Was an FN F2000 assault rifle used during the Benghazi Consulate attack that led to the death of US Ambassador Christopher Stevens?
Well, according to CNN, it was.
But, wait a minute. What is this CNN report based on?
Here’s what the anchor says (00:40-00:50):
An expert at GlobalSecurity.org tells us it is likely that the rifles being used were AK-47s and Belgian F2000s. The country is littered with these, from its many years of war.
In these two sentences, which took 10 seconds to be pronounced, several things are not accurate. Let’s focus on one thing: Libya could hardly be littered with FN F2000 assault rifles, since only 367 of these were sold to Gaddafi in 2008, shipped in 2009 and used by the 32nd “Khamis” Brigade in 2011 against protesters, at first, and opposition fighters thereafter. For more information about the F2000s delivered to Libya, see here.
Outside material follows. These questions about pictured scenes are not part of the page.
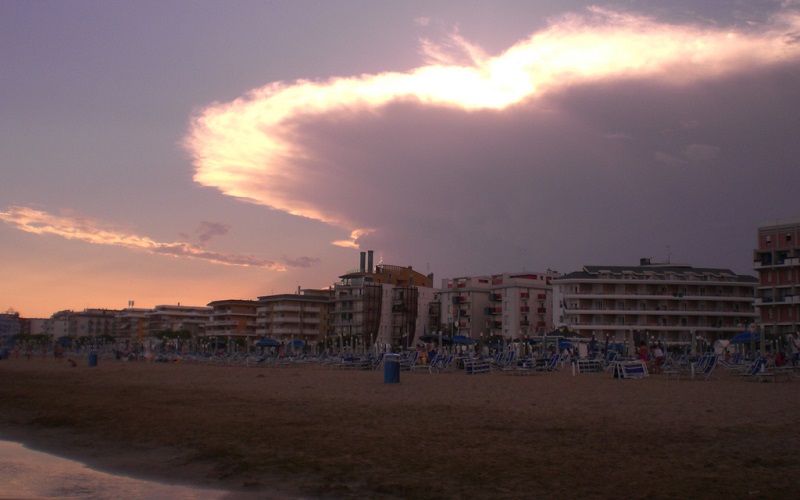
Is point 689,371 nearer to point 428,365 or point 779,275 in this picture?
point 428,365

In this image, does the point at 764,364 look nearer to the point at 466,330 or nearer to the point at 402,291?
the point at 466,330

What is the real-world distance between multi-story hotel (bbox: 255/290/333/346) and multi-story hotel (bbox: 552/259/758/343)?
38.6 m

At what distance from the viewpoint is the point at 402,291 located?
3880 inches

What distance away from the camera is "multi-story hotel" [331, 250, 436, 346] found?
317 ft

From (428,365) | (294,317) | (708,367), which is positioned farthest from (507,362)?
(294,317)

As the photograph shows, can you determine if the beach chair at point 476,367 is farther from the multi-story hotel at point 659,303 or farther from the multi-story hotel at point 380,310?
the multi-story hotel at point 380,310

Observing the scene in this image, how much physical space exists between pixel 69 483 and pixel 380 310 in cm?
8904

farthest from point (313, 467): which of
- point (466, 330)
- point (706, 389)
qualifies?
point (466, 330)

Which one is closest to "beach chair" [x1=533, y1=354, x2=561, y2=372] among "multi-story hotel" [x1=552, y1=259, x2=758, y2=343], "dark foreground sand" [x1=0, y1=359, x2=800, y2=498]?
"dark foreground sand" [x1=0, y1=359, x2=800, y2=498]

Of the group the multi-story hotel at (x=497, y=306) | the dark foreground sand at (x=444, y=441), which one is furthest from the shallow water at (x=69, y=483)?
the multi-story hotel at (x=497, y=306)

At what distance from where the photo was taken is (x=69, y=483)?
9117mm

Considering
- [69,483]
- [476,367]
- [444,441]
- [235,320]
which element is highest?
[235,320]

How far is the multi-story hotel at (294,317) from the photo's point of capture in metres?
105

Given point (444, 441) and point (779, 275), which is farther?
point (779, 275)
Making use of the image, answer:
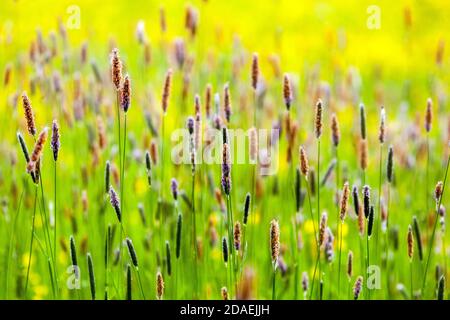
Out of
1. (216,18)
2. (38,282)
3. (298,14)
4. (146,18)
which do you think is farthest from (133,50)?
(38,282)

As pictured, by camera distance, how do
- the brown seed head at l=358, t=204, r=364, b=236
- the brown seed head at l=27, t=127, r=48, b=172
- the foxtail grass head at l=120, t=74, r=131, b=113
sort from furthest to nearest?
the brown seed head at l=358, t=204, r=364, b=236 → the foxtail grass head at l=120, t=74, r=131, b=113 → the brown seed head at l=27, t=127, r=48, b=172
While it is possible that the Sep. 11, 2012 attackers were equipped with FN F2000 assault rifles, this assumption needs to be verified on the ground. We contacted the GlobalSecurity.org website, which denied having said that this was the case to CNN. CNN did not reply to our emails asking whether they had tried to gather evidence to support their claims. The US State Department did not wish to comment on an ongoing investigation. In the meantime, UPI ran a story based on CNN’s information.
This story is anecdotal. But there’s some wisdom in it. Nobody talked about it in Belgium. Maybe because nobody saw the CNN, or UPI reports. If anything else, it shows the importance of documenting cases on the ground and it could stand as a lesson for journalists who have to deal with and report on the arms trade and armed conflicts. Accuracy is paramount. Many inaccurate things can be said in 10 seconds. And they will be talked over for days. What would bring a public debate based on pieces of information that are not accurate? It will take days to document a case, to dig deep and check the facts. The result of this kind of work is more interesting.